- [SHORT TASK] Please write out the lines below without any changes, beginning at the line that contains "Looking at the" and continuing through the final line.

Rows of spatial question data:
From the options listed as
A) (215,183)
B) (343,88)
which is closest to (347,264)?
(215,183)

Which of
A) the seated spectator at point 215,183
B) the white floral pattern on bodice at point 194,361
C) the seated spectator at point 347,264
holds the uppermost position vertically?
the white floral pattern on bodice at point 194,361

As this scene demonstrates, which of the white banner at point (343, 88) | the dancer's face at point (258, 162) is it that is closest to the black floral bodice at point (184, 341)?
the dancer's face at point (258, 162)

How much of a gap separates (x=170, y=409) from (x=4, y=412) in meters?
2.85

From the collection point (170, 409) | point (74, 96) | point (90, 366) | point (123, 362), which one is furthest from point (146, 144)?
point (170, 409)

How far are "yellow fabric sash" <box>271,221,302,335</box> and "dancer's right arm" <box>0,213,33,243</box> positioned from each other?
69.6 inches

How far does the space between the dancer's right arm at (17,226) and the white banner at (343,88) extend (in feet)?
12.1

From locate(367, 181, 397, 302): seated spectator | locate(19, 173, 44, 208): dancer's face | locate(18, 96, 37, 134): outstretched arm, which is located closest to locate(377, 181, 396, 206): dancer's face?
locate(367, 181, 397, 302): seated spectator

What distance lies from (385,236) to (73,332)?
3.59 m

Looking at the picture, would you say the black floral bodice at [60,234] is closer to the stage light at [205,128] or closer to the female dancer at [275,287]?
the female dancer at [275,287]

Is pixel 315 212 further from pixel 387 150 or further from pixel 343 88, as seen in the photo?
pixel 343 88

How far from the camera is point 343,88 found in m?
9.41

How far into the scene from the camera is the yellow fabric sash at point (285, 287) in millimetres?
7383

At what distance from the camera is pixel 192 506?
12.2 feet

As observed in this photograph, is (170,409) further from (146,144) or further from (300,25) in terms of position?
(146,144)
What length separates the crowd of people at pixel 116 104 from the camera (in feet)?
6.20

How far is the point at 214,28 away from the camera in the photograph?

- [RESPONSE FOR THIS EXERCISE]
Looking at the picture, would you say the black floral bodice at [60,234] is closer to the stage light at [205,128] or closer to the female dancer at [275,287]?
the female dancer at [275,287]

Is pixel 315 212 further from pixel 387 150 or further from pixel 343 88, as seen in the photo?
pixel 343 88

How far from the camera is point 343,88 found in m?
9.41

How far into the scene from the camera is the yellow fabric sash at point (285, 287) in millimetres?
7383

At what distance from the camera is pixel 192 506?
12.2 feet

As observed in this photograph, is (170,409) further from (146,144) or further from (300,25) in terms of position?
(146,144)
What length separates the crowd of people at pixel 116 104 from the camera (in feet)?
6.20

How far is the point at 214,28 away from the camera in the photograph?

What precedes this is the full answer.